◆ **Exercise brief**
With pictures omitted, restate the data word for word.

◆ **Data extracts**
────────

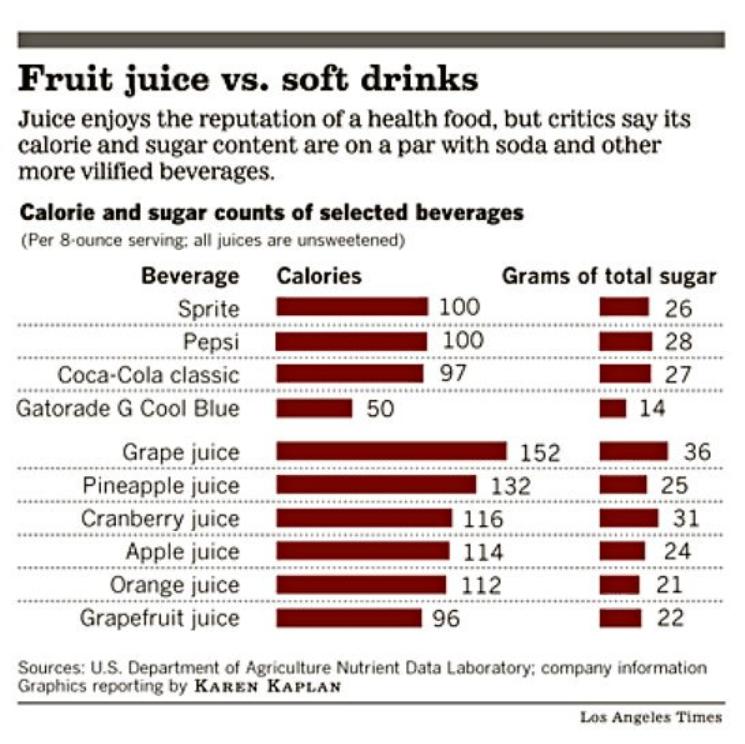 açúcar dos suco versos do refirgerante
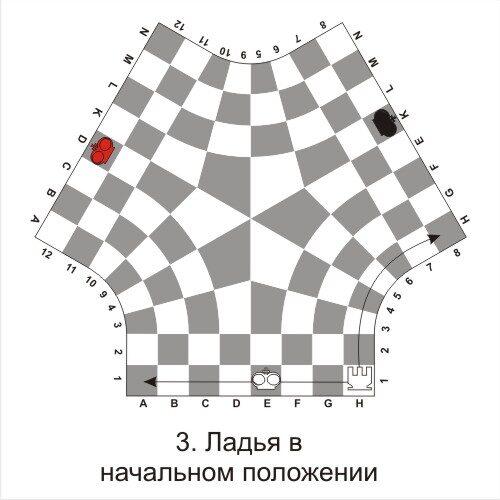 Правила как ходит ладья в шахматах для троих игроков
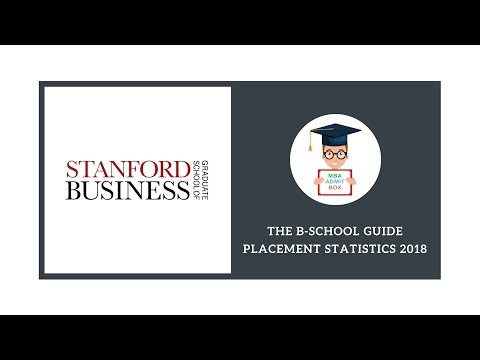 BSG - STANFORD GSB | PLACEMENT STATISTICS 2018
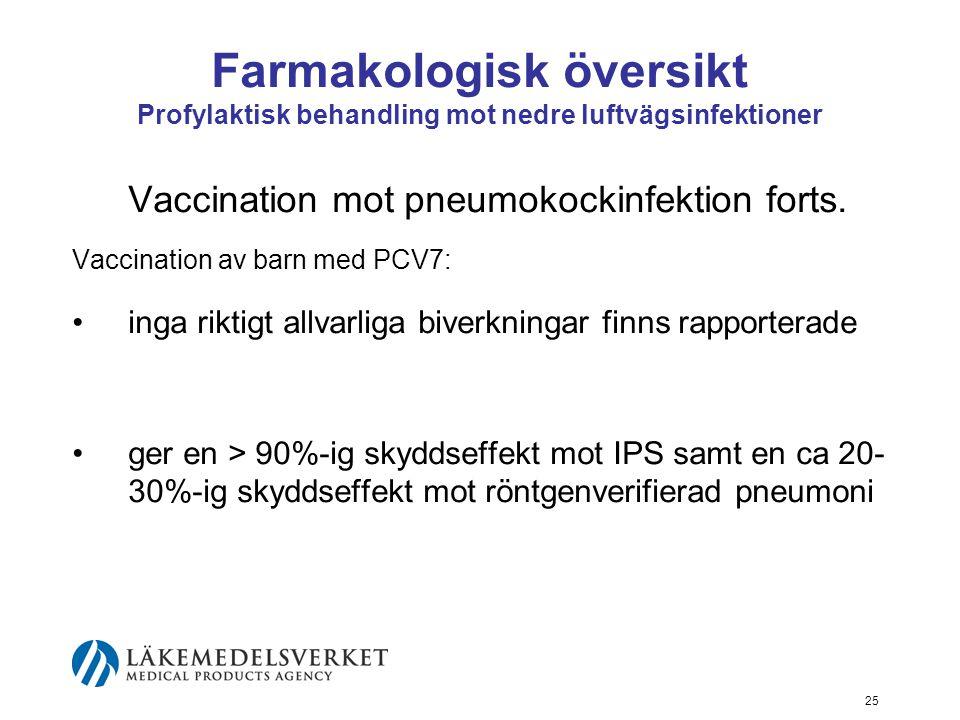 Farmakologisk översikt Profylaktisk behandling mot nedre luftvägsinfektioner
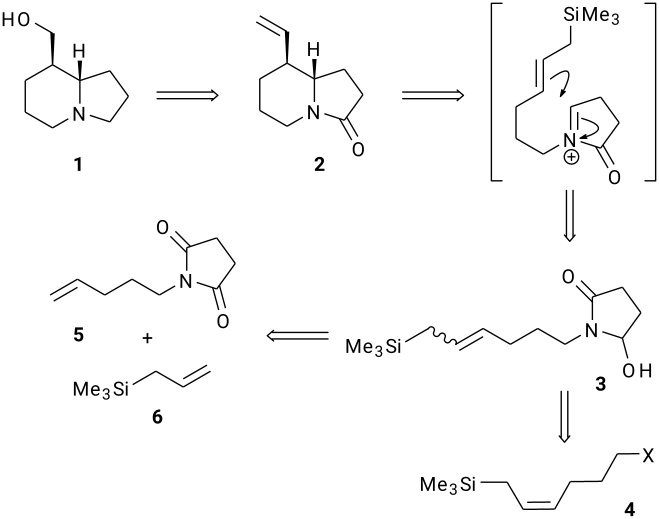 Logical process to retrosynthesis organic chem
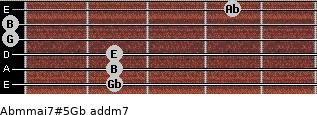 Abm(maj7)#5/Gb add(m7) guitar chord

────────

◆ **Solved problem**
 açúcar dos suco versos do refirgerante
 Правила как ходит ладья в шахматах для троих игроков
 BSG - STANFORD GSB | PLACEMENT STATISTICS 2018
 Farmakologisk översikt Profylaktisk behandling mot nedre luftvägsinfektioner
 Logical process to retrosynthesis organic chem
 Abm(maj7)#5/Gb add(m7) guitar chord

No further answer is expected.